Upstairs, Mousie removed the tray, saw that Mutt was dozing again and looked about the room. A small but cheerful fire burned in the grate, safely contained behind a tall meshed guard, and a pretty painted screen had been set so as to shield the elderly woman in the bed from the brightness of the tall lamp set on a gate-leg table near the window. It was at this table that Mousie kept her vigil and it was piled with books, newspapers and the paraphernalia of letter-writing.

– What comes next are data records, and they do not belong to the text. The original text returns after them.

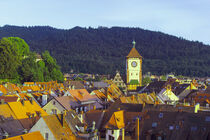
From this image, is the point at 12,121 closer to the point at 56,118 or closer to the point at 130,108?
the point at 56,118

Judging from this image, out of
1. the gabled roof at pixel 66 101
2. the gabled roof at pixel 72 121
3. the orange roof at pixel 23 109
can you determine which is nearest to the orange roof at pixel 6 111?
the orange roof at pixel 23 109

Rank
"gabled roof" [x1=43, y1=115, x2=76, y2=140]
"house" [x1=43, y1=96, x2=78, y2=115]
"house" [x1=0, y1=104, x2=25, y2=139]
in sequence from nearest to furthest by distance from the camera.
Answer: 1. "gabled roof" [x1=43, y1=115, x2=76, y2=140]
2. "house" [x1=0, y1=104, x2=25, y2=139]
3. "house" [x1=43, y1=96, x2=78, y2=115]

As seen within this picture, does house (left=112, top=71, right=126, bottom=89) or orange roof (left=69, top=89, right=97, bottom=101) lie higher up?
orange roof (left=69, top=89, right=97, bottom=101)

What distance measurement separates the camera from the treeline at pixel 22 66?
249ft

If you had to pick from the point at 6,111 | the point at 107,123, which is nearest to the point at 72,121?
the point at 107,123

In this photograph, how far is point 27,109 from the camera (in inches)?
1559

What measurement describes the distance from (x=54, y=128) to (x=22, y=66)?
52.0 m

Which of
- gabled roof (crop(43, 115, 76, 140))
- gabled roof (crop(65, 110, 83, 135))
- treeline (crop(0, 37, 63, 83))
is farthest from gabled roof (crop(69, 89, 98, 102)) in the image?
treeline (crop(0, 37, 63, 83))

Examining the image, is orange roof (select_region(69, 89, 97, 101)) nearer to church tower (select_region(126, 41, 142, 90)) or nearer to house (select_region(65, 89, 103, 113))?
house (select_region(65, 89, 103, 113))

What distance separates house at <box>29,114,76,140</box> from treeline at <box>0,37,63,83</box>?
45879 millimetres

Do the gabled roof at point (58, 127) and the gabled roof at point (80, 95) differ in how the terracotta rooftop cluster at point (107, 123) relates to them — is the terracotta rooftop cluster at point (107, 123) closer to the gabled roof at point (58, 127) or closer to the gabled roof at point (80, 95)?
the gabled roof at point (58, 127)

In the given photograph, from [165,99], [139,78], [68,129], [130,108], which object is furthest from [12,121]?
[139,78]

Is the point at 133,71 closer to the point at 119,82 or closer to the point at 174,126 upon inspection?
the point at 119,82

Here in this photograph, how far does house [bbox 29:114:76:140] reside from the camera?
31219mm
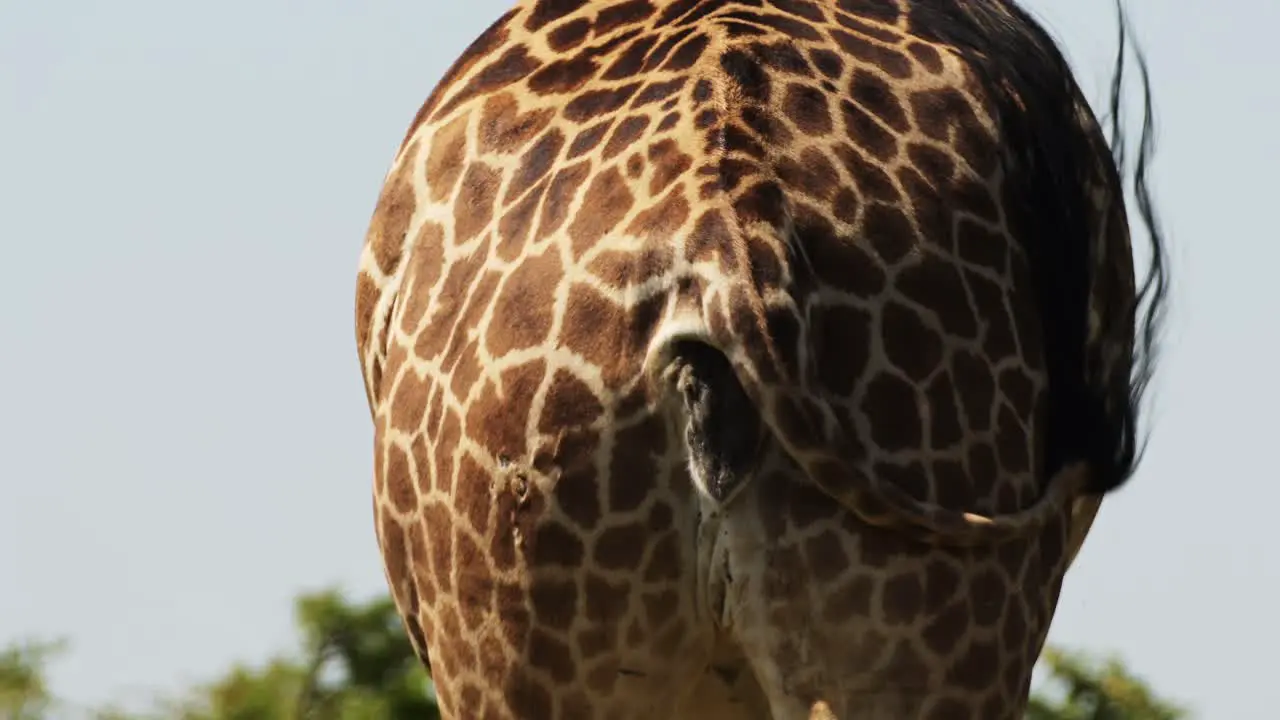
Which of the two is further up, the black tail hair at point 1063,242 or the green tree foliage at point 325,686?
the black tail hair at point 1063,242

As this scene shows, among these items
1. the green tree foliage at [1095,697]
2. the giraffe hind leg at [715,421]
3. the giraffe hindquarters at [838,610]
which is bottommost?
the green tree foliage at [1095,697]

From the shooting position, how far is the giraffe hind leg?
427cm

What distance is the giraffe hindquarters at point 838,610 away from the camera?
4.30 m

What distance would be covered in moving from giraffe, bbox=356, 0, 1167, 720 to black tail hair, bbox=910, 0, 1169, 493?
0.04ft

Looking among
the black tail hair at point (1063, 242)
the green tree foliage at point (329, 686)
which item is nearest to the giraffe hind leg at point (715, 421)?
the black tail hair at point (1063, 242)

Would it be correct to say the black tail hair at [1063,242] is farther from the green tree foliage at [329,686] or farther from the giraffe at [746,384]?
the green tree foliage at [329,686]

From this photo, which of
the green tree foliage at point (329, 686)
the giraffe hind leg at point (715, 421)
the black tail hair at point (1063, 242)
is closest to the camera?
the giraffe hind leg at point (715, 421)

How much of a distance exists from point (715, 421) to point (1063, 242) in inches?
43.4

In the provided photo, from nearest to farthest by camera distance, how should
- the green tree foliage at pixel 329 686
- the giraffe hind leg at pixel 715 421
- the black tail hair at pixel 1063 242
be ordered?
1. the giraffe hind leg at pixel 715 421
2. the black tail hair at pixel 1063 242
3. the green tree foliage at pixel 329 686

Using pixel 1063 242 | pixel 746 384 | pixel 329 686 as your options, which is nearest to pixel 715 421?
pixel 746 384

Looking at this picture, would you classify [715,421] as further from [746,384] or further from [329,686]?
[329,686]

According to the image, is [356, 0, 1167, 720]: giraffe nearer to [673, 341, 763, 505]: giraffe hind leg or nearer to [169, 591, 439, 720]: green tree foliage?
[673, 341, 763, 505]: giraffe hind leg

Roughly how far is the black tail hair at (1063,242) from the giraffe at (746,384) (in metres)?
0.01

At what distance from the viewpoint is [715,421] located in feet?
14.0
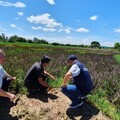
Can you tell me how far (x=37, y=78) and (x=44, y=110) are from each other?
115 centimetres

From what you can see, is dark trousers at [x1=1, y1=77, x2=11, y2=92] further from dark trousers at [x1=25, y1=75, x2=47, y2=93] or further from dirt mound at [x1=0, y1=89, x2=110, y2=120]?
dark trousers at [x1=25, y1=75, x2=47, y2=93]

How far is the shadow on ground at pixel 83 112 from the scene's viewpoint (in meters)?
6.40

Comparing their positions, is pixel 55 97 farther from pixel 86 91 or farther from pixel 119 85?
pixel 119 85

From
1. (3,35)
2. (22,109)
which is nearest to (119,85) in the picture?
(22,109)

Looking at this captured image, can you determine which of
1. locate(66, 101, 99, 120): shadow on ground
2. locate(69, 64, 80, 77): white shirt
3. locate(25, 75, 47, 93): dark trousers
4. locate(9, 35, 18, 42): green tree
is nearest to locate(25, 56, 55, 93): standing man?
locate(25, 75, 47, 93): dark trousers

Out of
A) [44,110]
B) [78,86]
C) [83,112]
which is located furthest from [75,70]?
[44,110]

She stood for a moment, her back to the bed, tidying the bulky newspapers, squaring the loose sheets of a letter she’d been writing before folding them into the leather blotter, collecting stray pens an
d a pencil and putting them into a blue and white ceramic jar. Presently she slid the print from beneath the blotter and stared down at it. It was evident that it had been recently copied from an original photograph itself, rather than from the negative, and it bore the marks of scratches and creases. Nevertheless she’d recognized it at once: in 1941 her cousin Hubert had sent an identical print all the way from India to his aunt in Portsmouth.
He’d written:
I was deeply horrified and sad to hear about Uncle Hugh and the loss of HMS Hood. But I am so pleased that you’re going to St Meriadoc to be near Mother and Father… I can’t wait for you all to meet Honor, she’s a darling. Give my love to Mousie and Rafe …
Even now she could remember the shock and misery she’d felt at this news coming so soon after the death of her father. From her earliest memories she’d loved Hubert with an overwhelming devotion, willing herself to grow up quickly, imagining the glorious, much-dreamed-of moment when he would see her as an adult and realize that he’d loved her all the time. It was Hubert who had given her the nickname ‘Mousie’ and, though he had teased her, he could always make her laugh: there was no-one else like Hubert. She’d gazed at the face of Hubert’s new wife, mistily smiling beneath the charming, silly hat slanted over one eye, and had silently, bitterly, hated her. As the war dragged on, news had filtered back to St Meriadoc from India: Honor had given birth to a son, Bruno, and, three years later, to a daughter, Emma. Mousie was seventeen when they’d heard that Hubert was trying to book a passage to England for his wife and children in an attempt to protect them from the riots and upheaval of partition. He’d planned to follow them when his discharge came through, later in the year, but he had died of some kind of food-poisoning days before his family were due to sail and Honor – whom Hubert had nicknamed Mutt – and the children had come back to Paradise alone.
Mousie slid the photograph beneath the blotter and glanced across at the bed. Mutt was lying on her side, watching her with calm intelligence. Mousie concealed the tiny shock that these switches from feverish confusion to brief moments of lucidity caused, and smiled.